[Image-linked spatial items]
------------
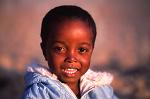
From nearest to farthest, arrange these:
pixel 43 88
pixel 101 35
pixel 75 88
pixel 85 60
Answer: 1. pixel 43 88
2. pixel 85 60
3. pixel 75 88
4. pixel 101 35

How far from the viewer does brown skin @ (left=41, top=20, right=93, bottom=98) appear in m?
2.63

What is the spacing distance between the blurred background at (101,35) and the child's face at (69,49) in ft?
12.2

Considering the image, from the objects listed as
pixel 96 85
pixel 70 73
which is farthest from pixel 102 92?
pixel 70 73

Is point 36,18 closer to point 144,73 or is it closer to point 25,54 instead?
point 25,54

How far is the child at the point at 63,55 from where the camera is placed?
2623 mm

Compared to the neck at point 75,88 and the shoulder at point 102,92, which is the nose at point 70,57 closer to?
the neck at point 75,88

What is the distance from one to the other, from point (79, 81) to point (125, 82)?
343 cm

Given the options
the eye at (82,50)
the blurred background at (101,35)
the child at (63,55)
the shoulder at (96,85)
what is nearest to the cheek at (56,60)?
the child at (63,55)

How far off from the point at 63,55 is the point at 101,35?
4.10m

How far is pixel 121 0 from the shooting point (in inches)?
269

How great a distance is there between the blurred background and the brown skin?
3715 mm

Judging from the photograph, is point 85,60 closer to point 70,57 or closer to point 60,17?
point 70,57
------------
> [Requirements]: Output the lines running from the line containing "How far is pixel" through the end of the items as a JSON list of strings, one string per line, with blank lines omitted.

> [Result for this exercise]:
[
  "How far is pixel 121 0 from the shooting point (in inches)?",
  "269",
  "How great a distance is there between the blurred background and the brown skin?",
  "3715 mm",
  "Judging from the photograph, is point 85,60 closer to point 70,57 or closer to point 60,17?",
  "point 70,57"
]